Nils Conrad Kindberg (7 August 1832 in Karlstad - 23 August 1910 in Uppsala) was a Swedish bryologist.

From 1849 he studied at Uppsala University, earning his PhD in 1857. In 1859 he worked as a teacher in Vänersborg, then from 1860 to 1901 taught classes in natural sciences and mathematics in Linköping.

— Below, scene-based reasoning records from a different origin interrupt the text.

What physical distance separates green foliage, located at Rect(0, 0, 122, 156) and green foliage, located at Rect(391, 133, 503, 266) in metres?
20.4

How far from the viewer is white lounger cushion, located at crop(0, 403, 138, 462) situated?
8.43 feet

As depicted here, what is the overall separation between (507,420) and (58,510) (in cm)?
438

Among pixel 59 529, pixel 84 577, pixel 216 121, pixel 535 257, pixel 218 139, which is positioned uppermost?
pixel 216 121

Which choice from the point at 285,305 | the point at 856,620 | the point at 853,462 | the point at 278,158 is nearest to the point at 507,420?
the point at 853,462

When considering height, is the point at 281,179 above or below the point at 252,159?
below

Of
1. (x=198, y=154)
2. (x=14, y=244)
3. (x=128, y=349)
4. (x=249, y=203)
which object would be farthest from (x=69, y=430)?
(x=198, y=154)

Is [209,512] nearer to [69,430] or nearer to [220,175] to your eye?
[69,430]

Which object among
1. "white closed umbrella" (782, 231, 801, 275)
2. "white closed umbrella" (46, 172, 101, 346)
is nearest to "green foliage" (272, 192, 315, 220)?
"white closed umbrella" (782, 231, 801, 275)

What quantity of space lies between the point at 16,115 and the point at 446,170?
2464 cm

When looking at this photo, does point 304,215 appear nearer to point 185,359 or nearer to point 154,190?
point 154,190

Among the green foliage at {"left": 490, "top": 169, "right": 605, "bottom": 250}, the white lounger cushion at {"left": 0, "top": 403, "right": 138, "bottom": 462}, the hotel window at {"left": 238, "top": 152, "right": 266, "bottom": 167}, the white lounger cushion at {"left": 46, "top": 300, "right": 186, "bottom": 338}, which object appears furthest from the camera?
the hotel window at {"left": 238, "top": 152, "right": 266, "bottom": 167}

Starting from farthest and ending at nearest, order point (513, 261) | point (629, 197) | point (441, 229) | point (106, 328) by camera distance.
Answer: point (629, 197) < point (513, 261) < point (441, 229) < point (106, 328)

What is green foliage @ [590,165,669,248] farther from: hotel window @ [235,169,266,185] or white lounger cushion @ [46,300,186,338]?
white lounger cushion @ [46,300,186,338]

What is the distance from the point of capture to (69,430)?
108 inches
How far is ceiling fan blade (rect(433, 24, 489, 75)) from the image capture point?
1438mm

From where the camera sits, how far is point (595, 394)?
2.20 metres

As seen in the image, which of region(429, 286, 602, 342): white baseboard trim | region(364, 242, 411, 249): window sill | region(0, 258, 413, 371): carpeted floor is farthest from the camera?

The moss genus Kindbergia (family Brachytheciaceae) is named in his honor.

== Selected works ==
- Monographia generis Lepigonorum (1863).
- Svensk flora. Beskrifning öfver Sveriges fanerogamer och ormbunkar (1877).
- "New Canadian mosses" (1889); with John Macoun.
- "Catalogue of Canadian plants. Part VI, musci"; with John Macoun (1892).
- "European and N. American Bryineæ (Mosses)"; 2 parts, published in English (1896).
- "Genera of European and Northamerican Bryineæ (Mosses) synoptically disposed" (1897).
- Laubmoose aus dem Umanakdistrikt (1897).
- Skandinavisk bladmossflora (1903).
- "New combinations and new taxa of mosses proposed by Nils Conrad Kindberg"; by William C. Steere and Howard A. Crum (1977).